──────── Provided information

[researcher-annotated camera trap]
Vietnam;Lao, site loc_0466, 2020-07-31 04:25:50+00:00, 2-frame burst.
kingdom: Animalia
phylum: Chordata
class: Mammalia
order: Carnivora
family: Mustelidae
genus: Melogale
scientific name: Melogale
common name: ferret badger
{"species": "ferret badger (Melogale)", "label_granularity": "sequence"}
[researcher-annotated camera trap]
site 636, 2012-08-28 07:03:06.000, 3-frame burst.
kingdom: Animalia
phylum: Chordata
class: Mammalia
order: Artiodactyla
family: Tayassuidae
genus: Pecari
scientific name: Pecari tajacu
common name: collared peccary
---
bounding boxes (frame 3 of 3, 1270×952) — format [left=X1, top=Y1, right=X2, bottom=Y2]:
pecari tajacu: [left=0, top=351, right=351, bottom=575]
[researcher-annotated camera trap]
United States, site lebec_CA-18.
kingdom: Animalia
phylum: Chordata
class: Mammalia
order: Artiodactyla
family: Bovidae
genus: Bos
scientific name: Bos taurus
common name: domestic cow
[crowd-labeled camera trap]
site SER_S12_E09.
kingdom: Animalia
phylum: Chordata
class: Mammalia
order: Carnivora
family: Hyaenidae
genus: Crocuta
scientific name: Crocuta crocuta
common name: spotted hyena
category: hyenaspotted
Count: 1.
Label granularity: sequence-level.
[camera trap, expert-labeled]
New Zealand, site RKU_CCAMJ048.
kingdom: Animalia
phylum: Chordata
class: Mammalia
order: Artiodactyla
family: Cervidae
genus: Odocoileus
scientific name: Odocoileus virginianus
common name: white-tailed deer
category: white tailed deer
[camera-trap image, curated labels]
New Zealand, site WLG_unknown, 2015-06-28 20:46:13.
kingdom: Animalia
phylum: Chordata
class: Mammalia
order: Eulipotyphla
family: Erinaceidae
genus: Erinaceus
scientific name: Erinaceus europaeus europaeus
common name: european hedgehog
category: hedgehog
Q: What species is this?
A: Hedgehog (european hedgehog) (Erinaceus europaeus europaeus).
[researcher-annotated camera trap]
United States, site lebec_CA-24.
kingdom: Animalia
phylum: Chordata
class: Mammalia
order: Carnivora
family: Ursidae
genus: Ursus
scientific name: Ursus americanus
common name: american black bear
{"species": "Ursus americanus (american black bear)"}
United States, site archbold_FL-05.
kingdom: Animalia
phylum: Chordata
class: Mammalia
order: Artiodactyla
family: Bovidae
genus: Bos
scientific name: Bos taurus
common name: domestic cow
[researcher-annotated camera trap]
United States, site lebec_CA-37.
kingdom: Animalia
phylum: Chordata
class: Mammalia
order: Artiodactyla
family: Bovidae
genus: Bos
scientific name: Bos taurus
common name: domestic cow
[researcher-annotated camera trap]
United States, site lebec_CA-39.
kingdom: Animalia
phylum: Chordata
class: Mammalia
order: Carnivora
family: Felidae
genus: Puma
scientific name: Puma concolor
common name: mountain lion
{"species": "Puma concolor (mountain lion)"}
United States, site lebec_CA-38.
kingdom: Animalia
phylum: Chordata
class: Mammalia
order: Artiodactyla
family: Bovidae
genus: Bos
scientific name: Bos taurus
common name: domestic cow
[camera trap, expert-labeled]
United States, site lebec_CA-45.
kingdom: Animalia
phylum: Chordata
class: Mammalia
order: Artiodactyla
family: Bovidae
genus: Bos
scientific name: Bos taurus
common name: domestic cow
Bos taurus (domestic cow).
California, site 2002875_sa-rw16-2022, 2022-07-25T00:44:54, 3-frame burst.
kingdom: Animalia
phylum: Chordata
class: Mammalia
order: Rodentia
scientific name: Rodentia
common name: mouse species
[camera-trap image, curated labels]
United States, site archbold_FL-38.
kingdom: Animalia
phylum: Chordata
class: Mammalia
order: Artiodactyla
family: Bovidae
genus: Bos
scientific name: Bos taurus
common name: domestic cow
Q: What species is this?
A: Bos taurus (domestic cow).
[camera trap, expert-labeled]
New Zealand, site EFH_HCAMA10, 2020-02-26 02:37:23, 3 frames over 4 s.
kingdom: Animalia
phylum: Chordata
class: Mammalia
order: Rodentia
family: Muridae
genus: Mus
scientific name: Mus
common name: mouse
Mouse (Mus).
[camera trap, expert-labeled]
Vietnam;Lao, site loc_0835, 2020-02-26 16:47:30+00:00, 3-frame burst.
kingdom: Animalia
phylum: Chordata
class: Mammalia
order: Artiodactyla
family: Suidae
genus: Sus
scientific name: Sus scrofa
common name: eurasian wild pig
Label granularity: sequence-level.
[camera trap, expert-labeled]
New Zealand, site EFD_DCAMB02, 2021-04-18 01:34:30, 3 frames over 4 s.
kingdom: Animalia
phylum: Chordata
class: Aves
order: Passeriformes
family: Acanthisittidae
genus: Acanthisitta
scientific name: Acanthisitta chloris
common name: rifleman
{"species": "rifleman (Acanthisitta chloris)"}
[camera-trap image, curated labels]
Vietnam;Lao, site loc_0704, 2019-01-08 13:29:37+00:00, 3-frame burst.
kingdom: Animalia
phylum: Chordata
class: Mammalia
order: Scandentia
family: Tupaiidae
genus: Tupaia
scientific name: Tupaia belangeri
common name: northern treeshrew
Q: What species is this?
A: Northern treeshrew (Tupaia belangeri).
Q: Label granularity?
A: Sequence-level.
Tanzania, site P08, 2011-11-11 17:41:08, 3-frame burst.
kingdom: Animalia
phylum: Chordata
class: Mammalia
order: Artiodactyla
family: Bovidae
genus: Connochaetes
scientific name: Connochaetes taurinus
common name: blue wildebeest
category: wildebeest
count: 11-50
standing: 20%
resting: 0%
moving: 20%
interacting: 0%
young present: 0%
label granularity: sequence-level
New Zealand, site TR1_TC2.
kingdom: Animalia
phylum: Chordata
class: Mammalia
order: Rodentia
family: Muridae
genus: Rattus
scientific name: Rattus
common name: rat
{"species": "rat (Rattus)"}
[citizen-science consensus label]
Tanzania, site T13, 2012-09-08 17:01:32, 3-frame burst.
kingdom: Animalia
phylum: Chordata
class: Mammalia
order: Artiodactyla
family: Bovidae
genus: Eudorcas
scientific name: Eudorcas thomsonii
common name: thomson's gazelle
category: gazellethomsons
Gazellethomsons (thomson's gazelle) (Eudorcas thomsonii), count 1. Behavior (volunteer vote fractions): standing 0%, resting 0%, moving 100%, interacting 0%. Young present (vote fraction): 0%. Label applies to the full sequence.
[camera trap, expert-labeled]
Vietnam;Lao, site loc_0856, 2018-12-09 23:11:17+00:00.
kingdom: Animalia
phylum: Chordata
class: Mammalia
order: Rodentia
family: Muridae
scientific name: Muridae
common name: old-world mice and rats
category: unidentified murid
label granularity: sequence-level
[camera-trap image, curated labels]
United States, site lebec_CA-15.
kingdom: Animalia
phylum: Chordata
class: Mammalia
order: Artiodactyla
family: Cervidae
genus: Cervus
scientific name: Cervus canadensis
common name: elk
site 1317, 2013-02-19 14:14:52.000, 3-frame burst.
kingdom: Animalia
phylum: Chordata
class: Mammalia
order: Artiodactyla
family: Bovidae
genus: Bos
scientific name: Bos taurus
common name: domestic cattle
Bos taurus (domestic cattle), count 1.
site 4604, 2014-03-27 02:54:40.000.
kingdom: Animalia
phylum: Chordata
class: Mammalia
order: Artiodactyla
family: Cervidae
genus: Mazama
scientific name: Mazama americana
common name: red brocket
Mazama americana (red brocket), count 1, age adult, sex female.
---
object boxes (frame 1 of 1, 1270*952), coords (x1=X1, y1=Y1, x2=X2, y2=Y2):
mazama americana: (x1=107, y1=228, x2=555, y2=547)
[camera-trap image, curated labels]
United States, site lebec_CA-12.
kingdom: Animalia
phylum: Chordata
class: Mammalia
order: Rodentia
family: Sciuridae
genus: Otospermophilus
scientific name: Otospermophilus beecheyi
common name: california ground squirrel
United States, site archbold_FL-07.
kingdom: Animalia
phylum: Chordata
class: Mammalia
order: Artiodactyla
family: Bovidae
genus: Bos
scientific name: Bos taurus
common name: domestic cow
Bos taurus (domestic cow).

────────────────

# Work to be completed:
Looking at the entries, count the lines where the word "species" appears, and state the count by itself.

# The answer:
9